During the late 1970s evidence accumulated showing that nitrosamines were formed during the salt pickling of some Japanese foods and that these nitrosamines might well be contributing to Japan's high rates of stomach cancer. Miso was extensively tested and no nitrosamines were found. In fact Nagahori et al. (1980) found clear evidence of substances in miso and shoyu that suppress nitrosamine formation.

The single most importance force in introducing miso to America and popularizing its use was the macrobiotic movement, founded by a remarkable Japanese couple, George and Lima Ohsawa. Their work began at about the same time as that at the USDA/NRRC in Peoria, although the two knew nothing of one another. In the early 1950s several of Ohsawa's macrobiotic students had arrived in New York city to prepare a beachhead and as early as March 1952 Herman Aihara was selling miso, imported from Ohsawa in Japan, in New York City. Ohsawa first arrived in America in December 1959. From January to March 1960, he presented 30 lectures on macrobiotics and published a mimeographed edition of Zen Macrobiotics , which sold for $0.50 at the lectures. The booklet contained ten miso recipes (perhaps the first published in the US) and introduced miso and shoyu as key components of a macrobiotic diet. Shoyu was spelled "syoyu;" Ohsawa did not call it tamari , as he later would. Soon Ohsawa's small but dedicated group of American students were using these new foods as part of their daily fare. During the late 1950s and early 1960s, two restaurants (Zen Teahouse and Musubi) and a macrobiotic food store (Ginza) were started by Ohsawa's Japanese students in New York City. They served and/or sold miso and natural shoyu, which Ohsawa had sent from Japan. In about November 1963 Michio Kushi opened the Genpei Restaurant in the Diamond Jim Building on 46th St. in New York. In the basement, Junsei Yamazaki, just (when??) arrived from Japan via Chico, California, made his own barley koji then made about 100 pounds of miso in three 18-liter soy sauce vats. This was the first "macrobiotic" miso made in America; it was later moved to the basement of the Kushi home in Boston, where it finished its aging, then was enjoyed by the Kushis and their students.

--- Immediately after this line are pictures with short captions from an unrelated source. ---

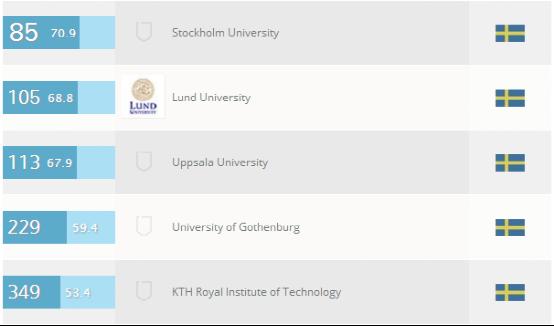 瑞典大学人文和艺术专业排名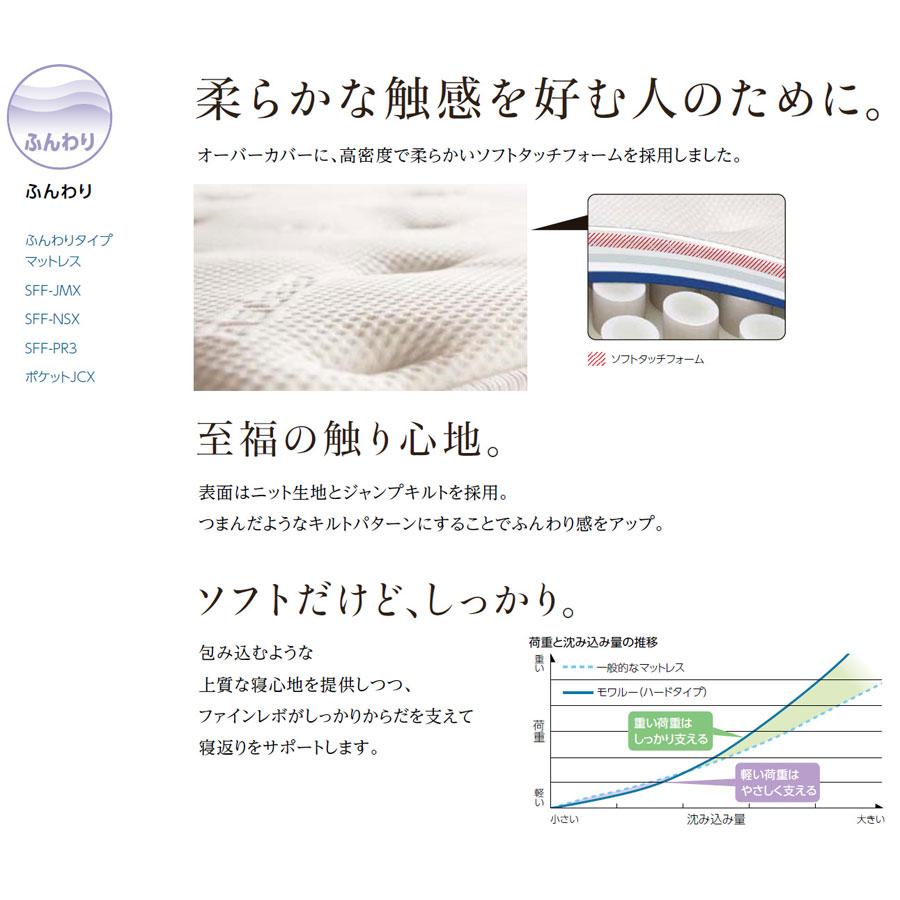 アイシン精機アスリープASLEEPファインレボSFF-NSXソフトスーパーフレックスフィットマットレスF8663MS【3個口】ダブルサイズ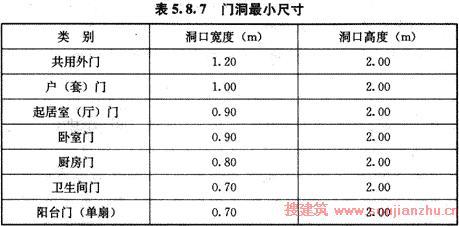 《住宅设计规范》gb 50096-2011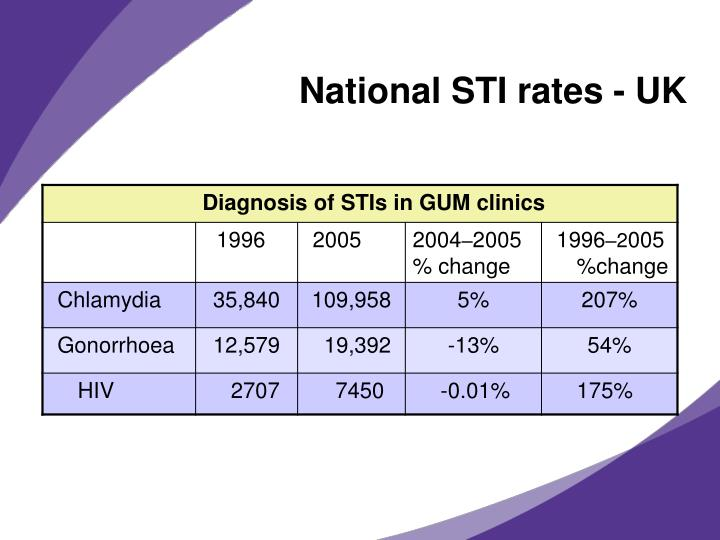 role of determinants on the onset of sti hiv Determinants of evolving epidemics of sexually transmitted diseases (std) are   in the case of hiv infection, and include the role of other stds as co-factors,   of time between the end of one sex partnership and the beginning of the next.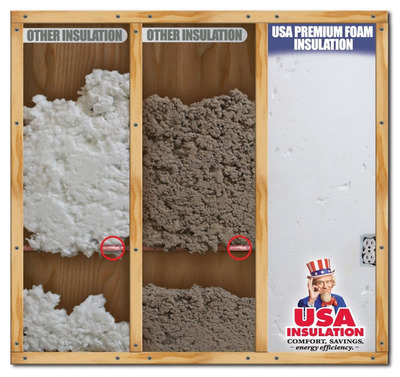 Usa Insulation Alerts Homeowners That Time Is Running Out
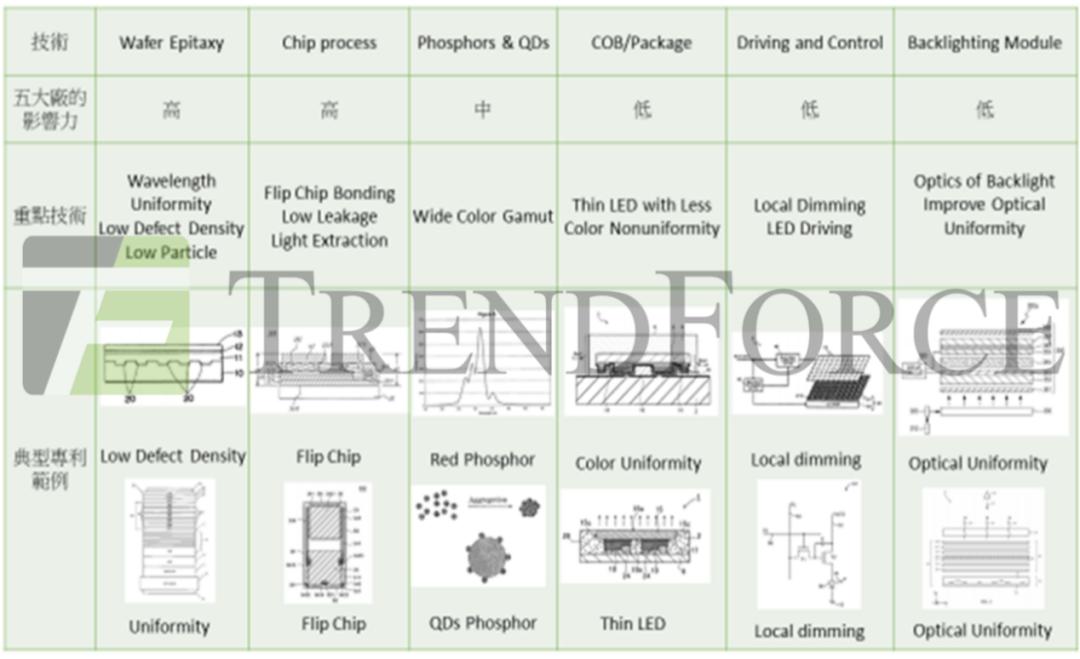 Mini LED关键专利技术剖析  第2张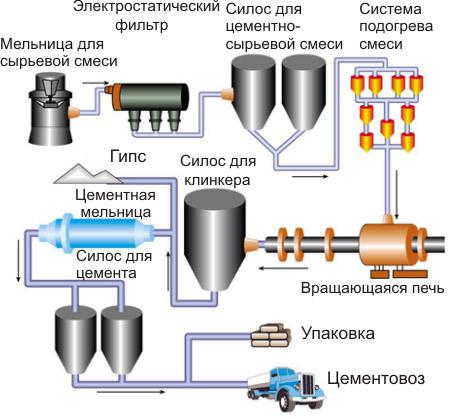Глиноземистый Цемент Производство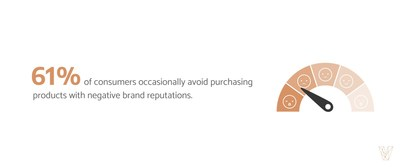 More than half of consumers (61%) avoid buying from brands with negative reputations, according to Visual Objects.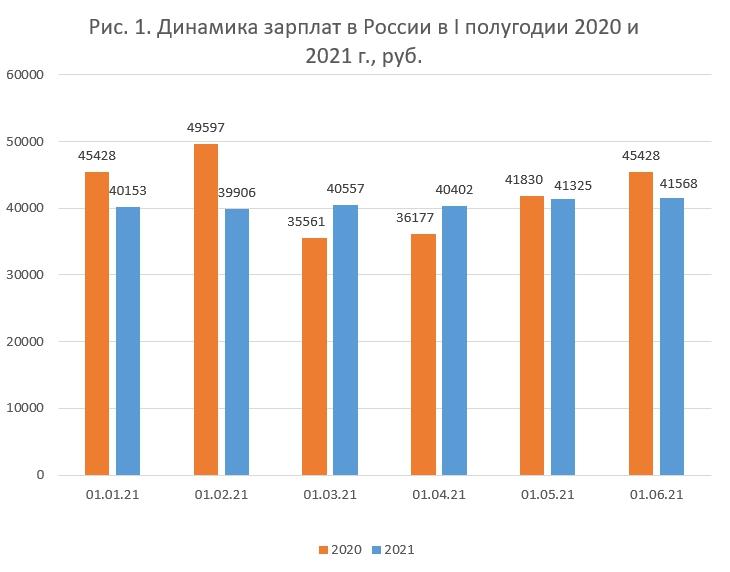 За первое полугодие зарплаты в России выросли на 13%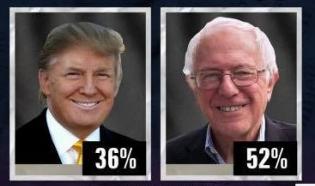 trump-versus-bernie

For Ohsawa, as for all subsequent teachers and students of macrobiotics, miso was far more than just a savory high-protein seasoning and a source of natural digestion-aiding enzymes and bacteria. According to macrobiotic philosophy, it was, above all, a very yang food (since it contained salt and was fermented under pressure for a long time) and, as such, it was believed to have intrinsic healing, almost medicinal effects that could be used to combat various diseases (the result of an excessively yin constitution) and to aid in maintaining a balanced constitution or body/mind. For this reason most macrobiotic followers recommended the more yang barley and Hatcho misos for daily and healing use, rather than the various rice misos, which were considered more yin . It was primarily because of this belief in a deeper dimension to miso's value that Ohsawa and the macrobiotic movement took such a deep interest in miso. Indeed brown rice, cooked land and sea vegetables, and miso soup were considered the primary ingredients, to be used daily, in a healthful and healing macrobiotic diet.

From 1960-1966 Ohsawa lectured repeatedly about the virtues of miso and shoyu. In 1963 and 1966 editions of his popular macrobiotic cookbook, Zen Cookery , were published. It contained an entire chapter on "Miso Soy Bean Paste," including 13 recipes, which generated growing interest in this largely unknown soyfood. In 1965 a second edition of Zen Macrobiotics contained numerous miso recipes. At the time of Ohsawa's death in 1966 (he was 72), a rapidly growing number of young Caucasian Americans, interested in natural foods and macrobiotics, were using miso and shoyu regularly.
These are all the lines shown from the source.